Still. . . the birds. . .

Birds are flying over all the time.  And now I’m dreaming about birds.  Two nights ago I faced a large red bird with a blue sheen.  I was afraid to face it, thinking it might poke my eyes out or something, but I kept forcing myself to face it, wanting to know what the bird had to say.  In last night’s dream, birds were flying overhead, and one was a flamingo.  I remember thinking about how gangly it looked flying above me, like a long, gawky chicken.

I believe I’m still trying to be contacted, to be given a message, even if it’s just assurance.

And then today I realized I was getting number symbols again.  I have a great interest in numbers.  A fascination.  I’m always looking at my odometer, hoping to catch a palindrome, and I often do.  I also have a particular interest in the combination 9-11 because of an interesting  story I had with that number combination years ago.  I also like 12:34.

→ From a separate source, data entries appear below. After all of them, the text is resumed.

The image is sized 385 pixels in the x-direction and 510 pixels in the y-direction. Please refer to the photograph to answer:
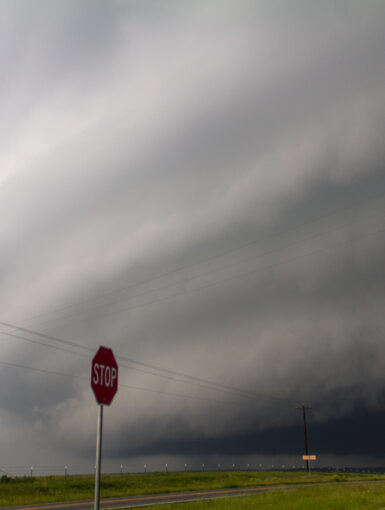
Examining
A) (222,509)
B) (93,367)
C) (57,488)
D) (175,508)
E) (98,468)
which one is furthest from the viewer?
(57,488)

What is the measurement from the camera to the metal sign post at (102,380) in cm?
849

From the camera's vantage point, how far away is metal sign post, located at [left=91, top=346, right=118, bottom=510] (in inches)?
334

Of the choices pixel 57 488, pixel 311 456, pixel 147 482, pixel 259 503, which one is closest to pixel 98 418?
pixel 259 503

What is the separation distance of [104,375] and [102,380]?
0.11m

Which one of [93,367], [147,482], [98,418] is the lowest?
[147,482]

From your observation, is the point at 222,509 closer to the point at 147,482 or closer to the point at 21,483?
the point at 21,483

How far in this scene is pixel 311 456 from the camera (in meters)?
86.4

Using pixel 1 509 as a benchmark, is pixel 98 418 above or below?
above

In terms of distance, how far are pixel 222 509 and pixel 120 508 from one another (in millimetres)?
6032

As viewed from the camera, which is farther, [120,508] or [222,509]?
[120,508]

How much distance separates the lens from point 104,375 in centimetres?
879

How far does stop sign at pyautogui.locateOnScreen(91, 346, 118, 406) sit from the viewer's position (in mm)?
8570

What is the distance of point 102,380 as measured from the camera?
8711 millimetres

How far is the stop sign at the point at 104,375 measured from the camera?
857 cm
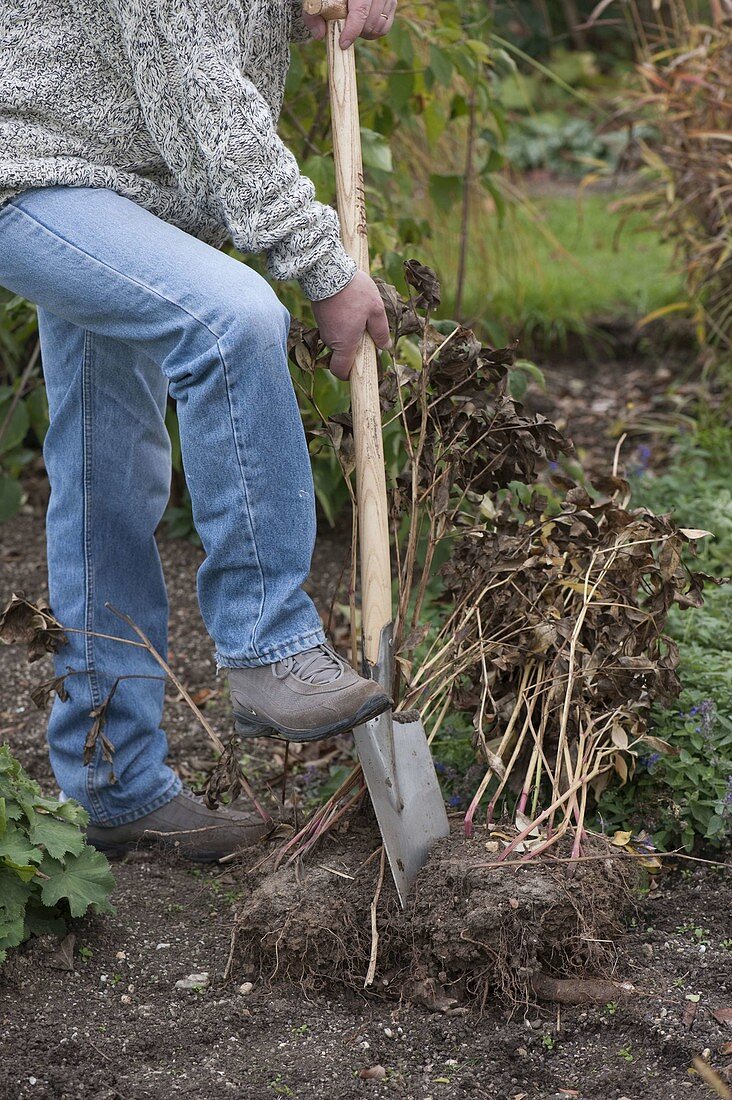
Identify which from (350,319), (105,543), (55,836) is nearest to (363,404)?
(350,319)

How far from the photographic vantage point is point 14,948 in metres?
1.95

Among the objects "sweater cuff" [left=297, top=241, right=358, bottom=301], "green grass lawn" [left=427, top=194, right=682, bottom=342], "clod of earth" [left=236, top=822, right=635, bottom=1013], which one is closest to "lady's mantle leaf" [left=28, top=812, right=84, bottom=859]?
"clod of earth" [left=236, top=822, right=635, bottom=1013]

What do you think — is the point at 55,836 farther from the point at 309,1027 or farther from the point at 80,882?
the point at 309,1027

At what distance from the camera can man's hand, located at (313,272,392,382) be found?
1907mm

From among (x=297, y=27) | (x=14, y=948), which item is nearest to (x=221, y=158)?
(x=297, y=27)

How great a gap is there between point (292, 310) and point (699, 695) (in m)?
1.24

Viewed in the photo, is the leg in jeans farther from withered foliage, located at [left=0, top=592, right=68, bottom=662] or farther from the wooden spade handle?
the wooden spade handle

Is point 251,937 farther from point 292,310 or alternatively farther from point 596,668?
point 292,310

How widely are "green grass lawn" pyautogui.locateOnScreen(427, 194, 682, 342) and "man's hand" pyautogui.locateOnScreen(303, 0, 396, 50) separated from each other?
1.66 meters

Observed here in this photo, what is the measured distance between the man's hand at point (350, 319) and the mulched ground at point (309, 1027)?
959 millimetres

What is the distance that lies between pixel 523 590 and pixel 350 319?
2.15 ft

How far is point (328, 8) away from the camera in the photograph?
1.97 metres

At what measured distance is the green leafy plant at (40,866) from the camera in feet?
6.18

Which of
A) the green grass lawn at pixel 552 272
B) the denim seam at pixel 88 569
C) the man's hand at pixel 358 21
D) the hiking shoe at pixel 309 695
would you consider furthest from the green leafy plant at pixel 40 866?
the green grass lawn at pixel 552 272
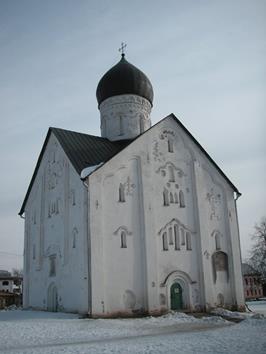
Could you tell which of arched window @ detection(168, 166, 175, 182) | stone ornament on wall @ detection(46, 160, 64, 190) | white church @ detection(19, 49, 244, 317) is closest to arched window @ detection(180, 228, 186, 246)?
white church @ detection(19, 49, 244, 317)

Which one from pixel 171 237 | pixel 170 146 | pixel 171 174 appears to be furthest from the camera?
pixel 170 146

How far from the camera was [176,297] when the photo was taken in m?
19.6

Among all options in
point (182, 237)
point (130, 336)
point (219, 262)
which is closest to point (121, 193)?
point (182, 237)

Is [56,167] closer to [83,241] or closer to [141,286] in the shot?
[83,241]

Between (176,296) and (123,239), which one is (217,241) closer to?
(176,296)

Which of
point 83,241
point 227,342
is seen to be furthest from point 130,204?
point 227,342

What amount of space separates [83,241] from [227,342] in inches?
374

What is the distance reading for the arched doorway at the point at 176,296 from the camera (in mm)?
19406

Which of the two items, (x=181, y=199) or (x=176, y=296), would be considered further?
(x=181, y=199)

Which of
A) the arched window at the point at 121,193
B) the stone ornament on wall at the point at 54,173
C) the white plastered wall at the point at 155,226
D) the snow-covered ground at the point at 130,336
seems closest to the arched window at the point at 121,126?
the white plastered wall at the point at 155,226

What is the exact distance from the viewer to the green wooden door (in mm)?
19406

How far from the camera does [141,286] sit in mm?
18547

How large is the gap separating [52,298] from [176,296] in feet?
Answer: 21.9

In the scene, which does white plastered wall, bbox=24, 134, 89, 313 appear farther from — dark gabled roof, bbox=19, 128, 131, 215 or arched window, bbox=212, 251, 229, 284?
arched window, bbox=212, 251, 229, 284
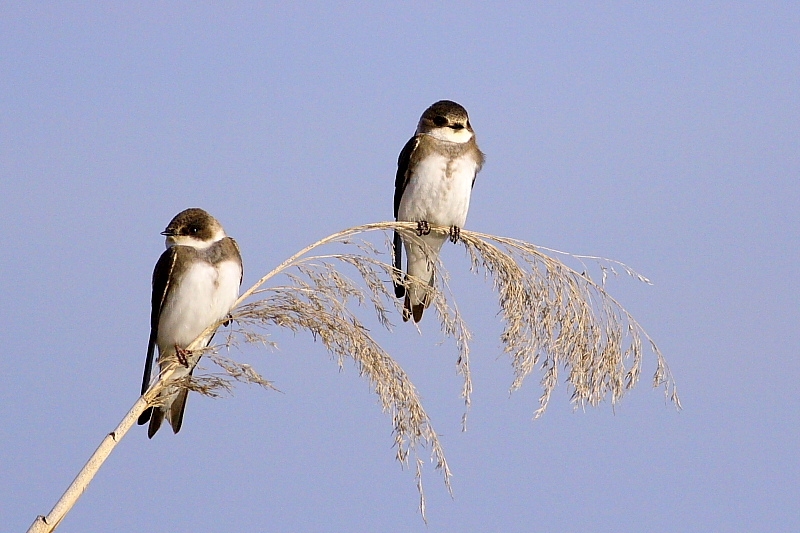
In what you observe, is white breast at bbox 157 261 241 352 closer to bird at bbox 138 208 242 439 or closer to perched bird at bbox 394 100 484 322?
bird at bbox 138 208 242 439

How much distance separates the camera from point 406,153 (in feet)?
20.4

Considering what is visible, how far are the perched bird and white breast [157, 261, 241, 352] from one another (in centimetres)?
132

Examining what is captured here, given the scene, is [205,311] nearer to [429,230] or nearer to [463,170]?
[429,230]

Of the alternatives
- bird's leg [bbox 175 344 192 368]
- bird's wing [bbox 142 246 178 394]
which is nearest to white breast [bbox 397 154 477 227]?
bird's wing [bbox 142 246 178 394]

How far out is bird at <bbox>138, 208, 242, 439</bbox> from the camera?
478 cm

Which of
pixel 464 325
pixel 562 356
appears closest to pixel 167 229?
pixel 464 325

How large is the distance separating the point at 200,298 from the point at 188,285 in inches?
3.5

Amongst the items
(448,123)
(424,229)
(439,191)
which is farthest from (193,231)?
(448,123)

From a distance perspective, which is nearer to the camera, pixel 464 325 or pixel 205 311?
pixel 464 325

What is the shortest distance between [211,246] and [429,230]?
142 cm

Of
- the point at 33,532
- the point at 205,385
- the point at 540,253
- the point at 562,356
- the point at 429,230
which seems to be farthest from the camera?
the point at 429,230

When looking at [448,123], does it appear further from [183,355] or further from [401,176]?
[183,355]

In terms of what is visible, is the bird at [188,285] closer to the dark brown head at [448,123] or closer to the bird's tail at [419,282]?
the bird's tail at [419,282]

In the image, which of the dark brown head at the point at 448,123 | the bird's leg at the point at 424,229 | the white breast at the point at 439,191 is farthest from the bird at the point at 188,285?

This new combination started with “666”.  Yes, creepy. But then, so is 9-11, and that one turned out ok.  At first I thought I was being given a warning.  But thinking on it, I think it’s just another way the universe is trying to get my attention.  Yesterday I went out for a casual retirement dinner, and my bill for my meal was $16.66.  Of course, the last part caught my eye.  What are the odds of that?  At least the one was in front, though.  So, I just stayed extra alert on the drive from the restaurant.  Then, today, I filled up my gas tank, and what was the total number of gallons?  11.666.  I know it’s not the exact same number — bBut it’s got the 1.  It’s got the 666.  And WHAT are the odds that I have those same numbers in 2 days?

Something’s going on.

I’ve been having some good talks with some of my colleagues lately.  They’ve talked about changes in their lives and the coincidental circumstances that led to new opportunities.  I find myself jealous of their good fortune.  But I realize that their blessing is not mine.  Their situations are not what I really want.  So, I think that is why the universe is not providing it for me.

This is scary in itself — because I do not know what I want!  I think I know what I want.  And I am pretty sure of what I don’t want. . .

And for the here and now I mostly want to know that everything is going to be ok.  Many people have told me that I will be and have applauded my risks.  Of course, a few others are skeptical and second-guess me.

I am willing to suffer for a while if I know it will lead to my eventual happiness.  I am ready to run the extra mile.  I just have to know what to believe in.  And I have to believe in myself.